--- PASSAGE SHOWN ---

A travel video blogger’s video contained a brief shot of a can of Sprite, labelled in hangeul as 스프라이트 (seu-peu-ra-i-teu). So one syllable of English becomes five syllable blocks (jamo) of hangeul. There are three reasons for this. 

The first is that the phonotactics of Korean do not allow for initial consonant clusters. The s and p must be extracted to their own syllable, completed with the most neutral vowel ㅡ (eu). This is not quite as reduced as the English schwa, but performs many of the same tasks. 

The second is that there is no single letter corresponding to the English vowel in Sprite, but it can be approximated by using ㅏ and ㅣ. Compare the IPA symbol /aɪ/, which clearly shows that the English vowel is a diphthong. I know of two Korean words which use this combination of vowels: 아이 (a-i, child) and 아이고 (a-i-go, approximately ‘gosh!’, most often used by middle-aged women).

--- WORK TO COMPLETE ---
• a. List every Korean word that the Sprite passage writes in hangeul, each with the romanization it gives.
• b. Transcribe the Sprite passage starting with "A travel video" and going on through "by middle-aged women).".
The items after this text come from a separate, unrelated source.

--- DATA RECORDS ---

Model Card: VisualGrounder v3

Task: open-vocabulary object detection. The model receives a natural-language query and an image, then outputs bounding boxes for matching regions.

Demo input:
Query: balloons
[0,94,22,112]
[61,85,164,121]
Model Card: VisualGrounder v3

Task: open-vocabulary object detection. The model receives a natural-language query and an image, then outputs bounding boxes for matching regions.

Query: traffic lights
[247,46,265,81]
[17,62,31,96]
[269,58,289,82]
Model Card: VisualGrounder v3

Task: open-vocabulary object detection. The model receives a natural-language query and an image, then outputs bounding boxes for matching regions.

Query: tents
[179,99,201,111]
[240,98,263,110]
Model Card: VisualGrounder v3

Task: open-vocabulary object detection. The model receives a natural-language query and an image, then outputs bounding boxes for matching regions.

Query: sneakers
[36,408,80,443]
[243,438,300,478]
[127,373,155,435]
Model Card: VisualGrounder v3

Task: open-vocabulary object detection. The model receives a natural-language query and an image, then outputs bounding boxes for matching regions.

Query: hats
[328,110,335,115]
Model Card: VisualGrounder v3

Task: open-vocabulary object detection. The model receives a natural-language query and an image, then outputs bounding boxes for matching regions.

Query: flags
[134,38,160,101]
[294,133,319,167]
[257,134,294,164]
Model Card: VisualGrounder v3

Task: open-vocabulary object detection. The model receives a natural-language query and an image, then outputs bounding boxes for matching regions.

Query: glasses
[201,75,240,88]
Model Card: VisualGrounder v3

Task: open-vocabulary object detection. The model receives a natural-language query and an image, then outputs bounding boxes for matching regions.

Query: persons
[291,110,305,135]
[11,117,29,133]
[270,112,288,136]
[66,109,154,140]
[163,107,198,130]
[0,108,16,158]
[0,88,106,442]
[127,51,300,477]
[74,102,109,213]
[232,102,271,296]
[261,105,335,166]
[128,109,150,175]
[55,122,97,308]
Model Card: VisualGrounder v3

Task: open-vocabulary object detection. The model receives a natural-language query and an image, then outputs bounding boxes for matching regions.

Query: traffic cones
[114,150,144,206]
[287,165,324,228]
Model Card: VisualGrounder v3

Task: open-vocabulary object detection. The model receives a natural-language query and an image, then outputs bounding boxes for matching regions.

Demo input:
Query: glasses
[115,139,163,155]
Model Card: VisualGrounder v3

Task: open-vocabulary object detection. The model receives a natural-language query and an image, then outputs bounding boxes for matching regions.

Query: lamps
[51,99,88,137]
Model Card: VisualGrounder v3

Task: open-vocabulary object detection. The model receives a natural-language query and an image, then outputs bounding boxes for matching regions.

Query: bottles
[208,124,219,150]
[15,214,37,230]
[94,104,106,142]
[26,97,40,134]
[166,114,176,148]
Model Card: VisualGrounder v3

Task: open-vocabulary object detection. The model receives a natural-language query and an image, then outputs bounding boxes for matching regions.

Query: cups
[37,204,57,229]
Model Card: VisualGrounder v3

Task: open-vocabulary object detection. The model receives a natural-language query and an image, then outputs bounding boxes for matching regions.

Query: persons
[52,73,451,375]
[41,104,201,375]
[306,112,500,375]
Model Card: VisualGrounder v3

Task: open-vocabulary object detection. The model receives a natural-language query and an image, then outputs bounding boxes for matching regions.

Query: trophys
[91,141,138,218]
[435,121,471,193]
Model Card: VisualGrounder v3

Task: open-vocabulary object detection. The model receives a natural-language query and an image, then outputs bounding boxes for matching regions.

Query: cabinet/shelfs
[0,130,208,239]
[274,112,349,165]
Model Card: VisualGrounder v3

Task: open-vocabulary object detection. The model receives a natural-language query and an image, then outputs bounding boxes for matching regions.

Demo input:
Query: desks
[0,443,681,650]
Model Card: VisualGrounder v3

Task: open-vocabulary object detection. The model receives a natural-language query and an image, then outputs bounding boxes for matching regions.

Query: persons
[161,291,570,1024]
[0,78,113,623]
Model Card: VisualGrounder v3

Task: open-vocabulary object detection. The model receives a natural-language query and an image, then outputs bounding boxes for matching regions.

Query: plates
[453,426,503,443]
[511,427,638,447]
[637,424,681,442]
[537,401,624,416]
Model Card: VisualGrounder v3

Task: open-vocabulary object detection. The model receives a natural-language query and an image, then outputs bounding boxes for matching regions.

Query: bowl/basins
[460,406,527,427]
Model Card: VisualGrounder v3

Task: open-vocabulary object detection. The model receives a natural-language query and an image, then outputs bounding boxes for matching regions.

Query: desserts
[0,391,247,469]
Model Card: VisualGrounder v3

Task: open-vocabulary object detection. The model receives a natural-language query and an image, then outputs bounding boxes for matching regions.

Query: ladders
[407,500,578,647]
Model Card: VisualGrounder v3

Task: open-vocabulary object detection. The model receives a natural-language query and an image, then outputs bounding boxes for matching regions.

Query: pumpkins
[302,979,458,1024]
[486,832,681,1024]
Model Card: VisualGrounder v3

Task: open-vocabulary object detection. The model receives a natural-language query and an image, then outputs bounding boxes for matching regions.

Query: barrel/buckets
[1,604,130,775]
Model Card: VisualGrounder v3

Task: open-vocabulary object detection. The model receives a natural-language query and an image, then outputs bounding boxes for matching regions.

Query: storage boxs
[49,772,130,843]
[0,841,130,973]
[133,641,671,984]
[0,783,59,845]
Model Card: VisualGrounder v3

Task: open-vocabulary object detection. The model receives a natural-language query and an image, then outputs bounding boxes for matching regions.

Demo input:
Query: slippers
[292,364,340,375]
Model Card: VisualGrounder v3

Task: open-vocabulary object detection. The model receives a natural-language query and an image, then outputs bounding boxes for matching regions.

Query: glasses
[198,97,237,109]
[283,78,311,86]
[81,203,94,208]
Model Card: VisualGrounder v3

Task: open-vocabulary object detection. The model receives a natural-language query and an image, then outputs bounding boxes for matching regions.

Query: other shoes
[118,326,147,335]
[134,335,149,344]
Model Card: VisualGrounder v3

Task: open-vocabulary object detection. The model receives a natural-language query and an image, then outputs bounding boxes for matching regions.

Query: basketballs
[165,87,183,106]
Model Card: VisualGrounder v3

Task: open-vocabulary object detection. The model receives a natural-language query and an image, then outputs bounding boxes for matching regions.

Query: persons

--- ANSWERS FOR THE EXERCISE ---
• a.
스프라이트 (seu-peu-ra-i-teu)
아이 (a-i)
아이고 (a-i-go)

• b.
A travel video blogger’s video contained a brief shot of a can of Sprite, labelled in hangeul as 스프라이트 (seu-peu-ra-i-teu). So one syllable of English becomes five syllable blocks (jamo) of hangeul. There are three reasons for this. 

The first is that the phonotactics of Korean do not allow for initial consonant clusters. The s and p must be extracted to their own syllable, completed with the most neutral vowel ㅡ (eu). This is not quite as reduced as the English schwa, but performs many of the same tasks. 

The second is that there is no single letter corresponding to the English vowel in Sprite, but it can be approximated by using ㅏ and ㅣ. Compare the IPA symbol /aɪ/, which clearly shows that the English vowel is a diphthong. I know of two Korean words which use this combination of vowels: 아이 (a-i, child) and 아이고 (a-i-go, approximately ‘gosh!’, most often used by middle-aged women).